= Herbert A. Bartholomew =

American politician (1871–1958)

Herbert Almon Bartholomew (November 3, 1871 – October 26, 1958) was an American politician from New York.

==Life==
Bartholomew was born on November 3, 1871, on a farm in Whitehall, Washington County, New York, the son of Heman Almon Bartholomew (1834–1922) and Alice Lanta (Douglass) Bartholomew (1841–1921). In 1896, he married Harriet Gibson Douglass (1874–1962), and they had two sons: Herbert Almon Bartholonew Jr MD and Corp.
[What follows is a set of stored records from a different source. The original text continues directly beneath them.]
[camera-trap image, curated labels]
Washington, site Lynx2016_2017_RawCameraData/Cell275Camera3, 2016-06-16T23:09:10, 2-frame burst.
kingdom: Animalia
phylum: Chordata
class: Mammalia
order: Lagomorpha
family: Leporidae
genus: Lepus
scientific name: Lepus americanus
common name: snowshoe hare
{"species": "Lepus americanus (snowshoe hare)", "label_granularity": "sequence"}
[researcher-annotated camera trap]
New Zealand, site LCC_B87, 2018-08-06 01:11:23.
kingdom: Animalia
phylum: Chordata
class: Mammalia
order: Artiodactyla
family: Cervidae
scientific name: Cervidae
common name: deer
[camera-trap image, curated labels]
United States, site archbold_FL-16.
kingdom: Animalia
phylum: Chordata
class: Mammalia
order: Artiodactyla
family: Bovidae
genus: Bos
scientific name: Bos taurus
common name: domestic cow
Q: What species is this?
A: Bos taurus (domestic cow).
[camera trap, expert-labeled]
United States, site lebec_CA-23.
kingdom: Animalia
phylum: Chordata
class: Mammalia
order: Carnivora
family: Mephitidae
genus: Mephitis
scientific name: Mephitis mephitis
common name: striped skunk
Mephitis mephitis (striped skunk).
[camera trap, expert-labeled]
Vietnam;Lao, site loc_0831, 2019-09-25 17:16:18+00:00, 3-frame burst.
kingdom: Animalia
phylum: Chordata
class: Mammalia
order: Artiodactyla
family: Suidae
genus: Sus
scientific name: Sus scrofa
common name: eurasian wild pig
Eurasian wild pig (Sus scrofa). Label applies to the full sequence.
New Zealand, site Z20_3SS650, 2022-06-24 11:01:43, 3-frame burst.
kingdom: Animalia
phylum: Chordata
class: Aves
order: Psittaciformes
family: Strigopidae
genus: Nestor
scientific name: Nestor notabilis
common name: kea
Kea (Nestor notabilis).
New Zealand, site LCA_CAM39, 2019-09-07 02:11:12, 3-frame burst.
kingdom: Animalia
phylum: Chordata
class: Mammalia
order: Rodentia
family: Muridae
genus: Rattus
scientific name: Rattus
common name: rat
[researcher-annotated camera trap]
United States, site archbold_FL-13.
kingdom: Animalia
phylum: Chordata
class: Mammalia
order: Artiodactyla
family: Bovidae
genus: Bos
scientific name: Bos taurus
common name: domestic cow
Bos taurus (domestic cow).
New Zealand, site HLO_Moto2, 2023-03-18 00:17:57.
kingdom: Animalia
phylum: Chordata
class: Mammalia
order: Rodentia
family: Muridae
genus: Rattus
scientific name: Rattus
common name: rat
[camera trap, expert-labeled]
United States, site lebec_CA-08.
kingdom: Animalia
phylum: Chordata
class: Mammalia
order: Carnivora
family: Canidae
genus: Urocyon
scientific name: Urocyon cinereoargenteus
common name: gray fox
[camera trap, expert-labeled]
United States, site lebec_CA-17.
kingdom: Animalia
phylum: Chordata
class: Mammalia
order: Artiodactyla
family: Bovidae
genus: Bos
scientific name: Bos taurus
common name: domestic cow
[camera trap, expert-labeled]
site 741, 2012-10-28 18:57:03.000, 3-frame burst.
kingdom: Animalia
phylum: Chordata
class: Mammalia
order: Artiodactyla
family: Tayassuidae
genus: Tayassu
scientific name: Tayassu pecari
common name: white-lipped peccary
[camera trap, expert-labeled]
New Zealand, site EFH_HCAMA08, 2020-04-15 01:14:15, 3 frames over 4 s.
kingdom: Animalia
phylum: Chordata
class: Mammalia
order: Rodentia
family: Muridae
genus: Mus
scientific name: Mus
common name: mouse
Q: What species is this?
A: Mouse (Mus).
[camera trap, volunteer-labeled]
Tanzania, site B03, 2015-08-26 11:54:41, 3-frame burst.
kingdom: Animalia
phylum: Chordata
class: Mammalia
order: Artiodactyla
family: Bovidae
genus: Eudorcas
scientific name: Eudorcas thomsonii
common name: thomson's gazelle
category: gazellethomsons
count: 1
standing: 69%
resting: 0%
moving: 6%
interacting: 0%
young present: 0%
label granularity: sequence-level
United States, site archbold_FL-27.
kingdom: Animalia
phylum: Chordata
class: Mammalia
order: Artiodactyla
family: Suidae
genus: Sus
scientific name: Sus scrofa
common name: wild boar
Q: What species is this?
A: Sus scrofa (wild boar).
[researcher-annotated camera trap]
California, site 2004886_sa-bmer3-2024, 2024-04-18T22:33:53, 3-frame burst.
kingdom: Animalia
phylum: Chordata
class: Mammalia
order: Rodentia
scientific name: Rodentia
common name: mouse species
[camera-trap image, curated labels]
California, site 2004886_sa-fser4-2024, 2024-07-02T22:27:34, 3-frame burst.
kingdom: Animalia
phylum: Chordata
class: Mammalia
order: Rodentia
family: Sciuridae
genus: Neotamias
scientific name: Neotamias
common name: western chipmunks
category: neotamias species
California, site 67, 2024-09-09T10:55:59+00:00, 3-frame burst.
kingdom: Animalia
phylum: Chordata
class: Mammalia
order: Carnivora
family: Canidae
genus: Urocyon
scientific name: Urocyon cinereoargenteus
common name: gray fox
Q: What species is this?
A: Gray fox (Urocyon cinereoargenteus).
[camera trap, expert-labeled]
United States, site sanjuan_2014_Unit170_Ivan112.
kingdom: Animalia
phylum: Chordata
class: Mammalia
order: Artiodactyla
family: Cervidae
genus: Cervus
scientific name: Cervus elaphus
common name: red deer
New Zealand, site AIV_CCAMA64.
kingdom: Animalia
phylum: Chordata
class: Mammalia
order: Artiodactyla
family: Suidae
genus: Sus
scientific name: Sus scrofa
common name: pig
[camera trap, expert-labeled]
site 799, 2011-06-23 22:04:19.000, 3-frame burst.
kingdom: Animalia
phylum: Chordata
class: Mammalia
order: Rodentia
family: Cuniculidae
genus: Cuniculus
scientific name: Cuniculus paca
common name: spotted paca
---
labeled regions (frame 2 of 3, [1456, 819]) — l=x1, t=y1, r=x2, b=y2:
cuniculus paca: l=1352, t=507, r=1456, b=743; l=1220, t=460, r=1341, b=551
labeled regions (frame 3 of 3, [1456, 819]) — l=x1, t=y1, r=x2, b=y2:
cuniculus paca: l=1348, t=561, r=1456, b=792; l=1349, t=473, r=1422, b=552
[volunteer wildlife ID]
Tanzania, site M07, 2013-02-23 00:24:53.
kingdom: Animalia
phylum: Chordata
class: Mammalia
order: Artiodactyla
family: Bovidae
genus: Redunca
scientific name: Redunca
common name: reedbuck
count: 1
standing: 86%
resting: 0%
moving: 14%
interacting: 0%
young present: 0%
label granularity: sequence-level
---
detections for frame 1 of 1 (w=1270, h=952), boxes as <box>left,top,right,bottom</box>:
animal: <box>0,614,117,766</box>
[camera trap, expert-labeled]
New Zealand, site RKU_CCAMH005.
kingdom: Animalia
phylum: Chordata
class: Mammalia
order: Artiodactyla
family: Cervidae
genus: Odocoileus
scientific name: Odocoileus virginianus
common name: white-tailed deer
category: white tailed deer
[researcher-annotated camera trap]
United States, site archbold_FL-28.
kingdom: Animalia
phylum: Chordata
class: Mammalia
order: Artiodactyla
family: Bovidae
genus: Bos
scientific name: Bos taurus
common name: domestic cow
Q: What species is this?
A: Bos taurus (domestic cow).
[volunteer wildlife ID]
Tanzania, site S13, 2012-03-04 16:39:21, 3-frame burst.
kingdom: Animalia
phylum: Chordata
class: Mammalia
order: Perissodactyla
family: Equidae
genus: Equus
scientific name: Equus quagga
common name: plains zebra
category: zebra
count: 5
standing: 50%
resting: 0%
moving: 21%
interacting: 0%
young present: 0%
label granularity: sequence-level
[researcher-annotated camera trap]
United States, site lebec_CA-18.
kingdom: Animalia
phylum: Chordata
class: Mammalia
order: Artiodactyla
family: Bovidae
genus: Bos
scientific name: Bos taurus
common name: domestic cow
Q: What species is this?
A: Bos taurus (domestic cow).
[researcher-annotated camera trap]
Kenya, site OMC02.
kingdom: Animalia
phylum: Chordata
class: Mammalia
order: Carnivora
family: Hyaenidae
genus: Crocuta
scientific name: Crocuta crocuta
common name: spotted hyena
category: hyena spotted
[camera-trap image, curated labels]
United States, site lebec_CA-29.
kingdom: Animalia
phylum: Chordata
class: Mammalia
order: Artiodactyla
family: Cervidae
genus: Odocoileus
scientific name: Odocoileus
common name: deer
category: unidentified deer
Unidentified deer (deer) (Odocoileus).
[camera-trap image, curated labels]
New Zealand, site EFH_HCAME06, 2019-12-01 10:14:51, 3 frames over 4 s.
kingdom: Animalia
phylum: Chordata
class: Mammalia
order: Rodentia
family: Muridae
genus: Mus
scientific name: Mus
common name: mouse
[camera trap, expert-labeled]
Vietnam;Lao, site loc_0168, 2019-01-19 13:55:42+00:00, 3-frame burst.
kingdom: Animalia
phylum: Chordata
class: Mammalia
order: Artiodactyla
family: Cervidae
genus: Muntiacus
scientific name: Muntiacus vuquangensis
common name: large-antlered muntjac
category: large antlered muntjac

Harry D. Bartholomew (died 1932).

Bartholomew was a member of the New York State Assembly (Washington Co.) in 1921, 1922, 1923, 1924, 1925, 1926, 1927, 1928, 1929, 1930, 1931, 1932, 1933, 1934, 1935, 1936, 1937, 1938 and 1939–40. He was Chairman of the Committee on Canals in 1924; and of the Committee on Internal Affairs of Towns and Counties from 1927 to 1934 and from 1936 to 1940.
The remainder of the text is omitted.